Extracted records

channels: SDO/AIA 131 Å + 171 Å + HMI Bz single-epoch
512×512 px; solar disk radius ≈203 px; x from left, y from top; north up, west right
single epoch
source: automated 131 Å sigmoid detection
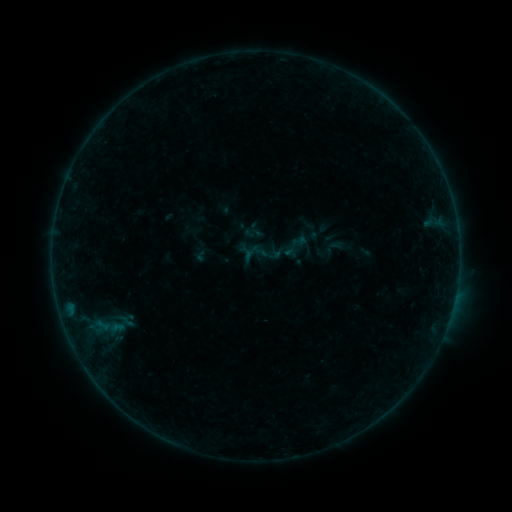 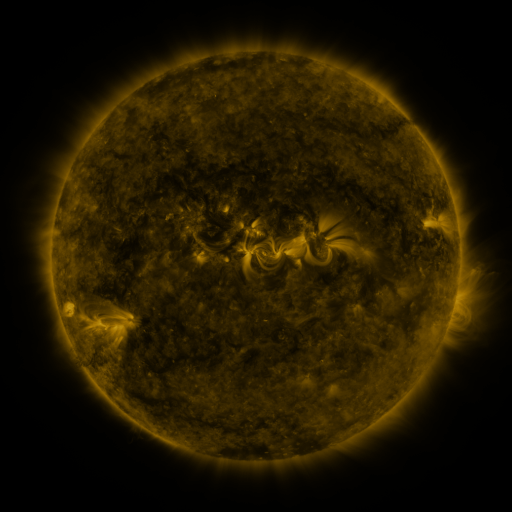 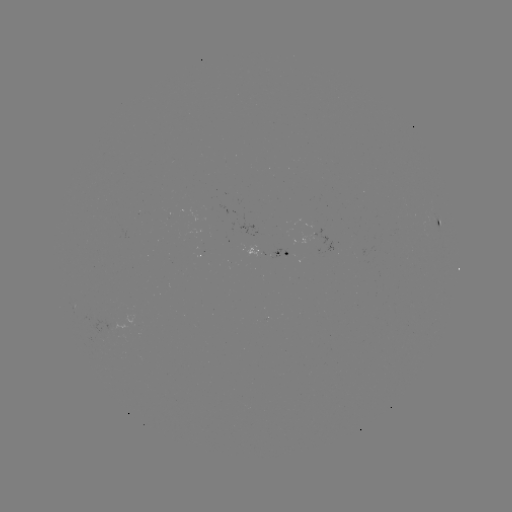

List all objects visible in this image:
sigmoid: (291, 233, 308, 249)
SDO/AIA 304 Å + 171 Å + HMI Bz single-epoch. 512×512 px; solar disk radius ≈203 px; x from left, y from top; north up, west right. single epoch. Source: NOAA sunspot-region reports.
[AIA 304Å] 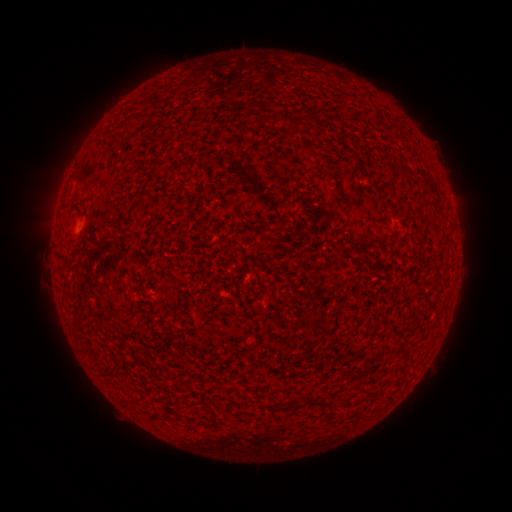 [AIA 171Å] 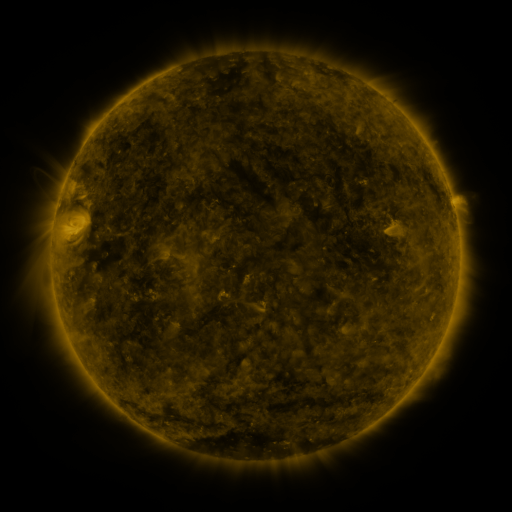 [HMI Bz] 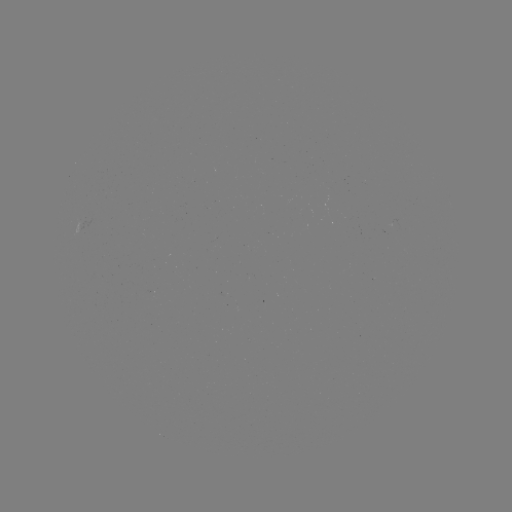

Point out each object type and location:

* [WORK TO BE COMPLETED] Output the lines from the start of the records through the line containing "sigmoid: (291, 233, 308, 249)" as a two-column CSV with the headers request and answer. Give one row for each request, with its text and its answer each in a single quoted field, line breaks turned into spaces, and the pictures left out.

* [EXERCISE RESULT]
request,answer
"channels: SDO/AIA 131 Å + 171 Å + HMI Bz single-epoch 512×512 px; solar disk radius ≈203 px; x from left, y from top; north up, west right single epoch source: automated 131 Å sigmoid detection List all objects visible in this image:","sigmoid: (291, 233, 308, 249)"